Fassbender has the acting ability (goes without saying) and the perfect physical appearance for the sex-addicted Brandon. A hard, slightly sinewy body devoid of fat. Rugged but well-kept features and those penetrating, Willem Dafo eyes. His body mirrors his character.
Steve McQueen’s long, long close ups on faces – few directors could get away with that without boring the hell out of audiences – means only the highest caliber of actor will do. I don’t think I have ever been able to read a person’s every thought and emotion before. But that is what I did as Brandon watches his sister singing a bone-chilling rendition of New York, New York.
One knows before watching the film that Carey Mulligan will do a faultless job. She’s saucy and ever so slightly slutty as Brandon’s kid sister Sissy – a side we have not yet seen of her – and demonstrates that she is in for a career without limits.
McQueen creates scenes so concentrated, detailed and powerful, it is as if we have read a book, not watched a series of flickering images. He wrings every fibre of truth out of A Picture Paints A Thousand Words. But he is also a master of the dialogue, every one of which is rich and succinct. No opportunity for actors to hide behind their lines. The conversations are so good you wish you had had them yourself.
He also gives us unadulterated bites of reality. So real you recognise them, and even remember them. The awkward-nervous start to a date: conversation on hiatus as Brandon and work-mate Alexa (played by the stunning Mari-Ange Ramirez) wait for the waiter to finish pouring out the wine. And then there is the foreplay and fumbling between Brandon and Alexa that comes with no background music to lighten things. Fassbender and Ramirez’s chemistry make the scene almost too real for comfort. McQueen turns the viewer into the voyeur.

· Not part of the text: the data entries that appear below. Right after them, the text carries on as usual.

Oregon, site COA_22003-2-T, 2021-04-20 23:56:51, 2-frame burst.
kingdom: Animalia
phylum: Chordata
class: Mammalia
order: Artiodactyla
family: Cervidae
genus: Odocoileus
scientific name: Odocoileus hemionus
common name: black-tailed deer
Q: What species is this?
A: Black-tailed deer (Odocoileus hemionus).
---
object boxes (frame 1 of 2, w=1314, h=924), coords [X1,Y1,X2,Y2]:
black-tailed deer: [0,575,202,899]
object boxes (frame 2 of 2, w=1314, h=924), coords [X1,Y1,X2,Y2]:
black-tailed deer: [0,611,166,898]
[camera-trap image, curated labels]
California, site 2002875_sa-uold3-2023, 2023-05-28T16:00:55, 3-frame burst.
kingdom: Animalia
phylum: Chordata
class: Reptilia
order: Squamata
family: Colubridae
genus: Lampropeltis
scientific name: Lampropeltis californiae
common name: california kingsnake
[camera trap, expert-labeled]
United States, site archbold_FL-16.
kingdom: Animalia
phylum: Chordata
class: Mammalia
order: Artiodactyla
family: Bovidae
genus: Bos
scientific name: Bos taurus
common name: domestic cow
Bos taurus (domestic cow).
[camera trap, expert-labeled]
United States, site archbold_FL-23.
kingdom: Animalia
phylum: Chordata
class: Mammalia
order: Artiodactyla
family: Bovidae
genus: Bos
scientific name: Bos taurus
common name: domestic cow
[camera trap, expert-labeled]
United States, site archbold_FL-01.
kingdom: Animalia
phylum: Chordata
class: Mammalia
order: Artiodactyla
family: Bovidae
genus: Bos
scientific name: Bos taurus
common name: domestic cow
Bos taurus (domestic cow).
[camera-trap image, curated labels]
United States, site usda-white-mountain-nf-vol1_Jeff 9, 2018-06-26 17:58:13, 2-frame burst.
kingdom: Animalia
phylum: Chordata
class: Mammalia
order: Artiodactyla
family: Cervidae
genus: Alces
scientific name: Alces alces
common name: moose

Music is an essential ingredient that is used to drag you in emotionally that much more. Yet it is unobtrusive. Harry Escott’s classical score starts and finishes the film, with some funky Disco music and jazz in between, and a completely breath taking mix of pounding electronic music by Mark Loque played underneath Escott’s title score. What a soundtrack.
I had a post-mortem of the movie with one of my colleagues at work (I work in casting), someone who has years of experience in the film industry. Turns out I had failed to pick up on a HUGE elephant-in-the-room element of the storyline. What it was? Go see for yourselves!
Like an addict, I watched Shame alone and in secret, in the middle of the afternoon, in the middle of the week. I’m glad I did. There are few people I would have been comfortable enough with watching those prolonged close-ups on bums and writhing bodies and Fassbender’s face, locked in effort and vice and… shame.